Under CBA’s overdraft approval system between 2011 and 2015 a software glitch understated the living expenses of many  customers, bank executive Clive van Horen said on Tuesday.

The error resulted in rental costs being filled in at zero rather than their actual amount, he said.

The errors came as CBA was boosting its overdraft business which ballooned from 120,000 customers in 2011 to 550,000 three years later.

Mr van Horen said about 10,500 clients, or 1.8 per cent of the total, were affected.

Of those affected, 9400 mistakenly received overdrafts and 1100 mistakenly got credit limit increases.

The bank became aware of the breaches in September 2015 and rectified the problem 18 days later. It reported the problem to the corporate watchdog ASIC in November of that year.

Under questioning from counsel assisting Albert Dinelli, Mr van Horen said the bank had been advised the situation did not represent a breach of the Corporations Act, and so there was no requirement to report within 10 days.

The overdrafts were for relatively small amounts with 90 per cent being under $1000 and 75 per cent being under $500.

Internal control systems which check the validity of lending decisions by sampling failed to identify the problem. It emerged when a new manager reviewed overdraft operations.

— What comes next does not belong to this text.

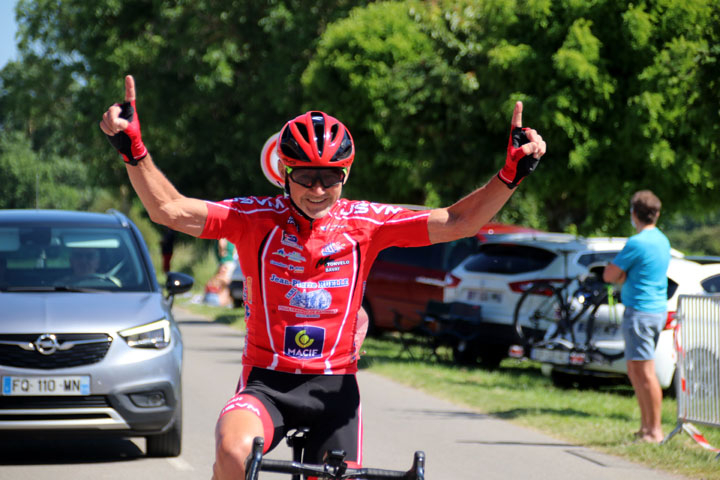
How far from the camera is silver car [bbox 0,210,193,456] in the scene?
7445 mm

A committee looking into the bank’s data control in October 2016, which included chief executive Ian Narev and risk chief David Cohen, found that “data management continues to be underfunded and lacks enforcing sponsorship”.

It was experiencing a “general decline” with committees on the subject “failing to get quorums”.

The ANZ, meanwhile, also made unsolicited offers of overdraft facilities of between $500 and $1000 to 331,000 customers in late 2014 and early 2015, executive Heang Forbes told the royal commission.

Of these, 2992 were taken up. The offers breached regulations by not investigating customer finances or if they needed an overdraft. The practice stopped in February 2015.

This round of hearings, held at the Commonwealth Law Courts in Melbourne, will continue until Friday this week.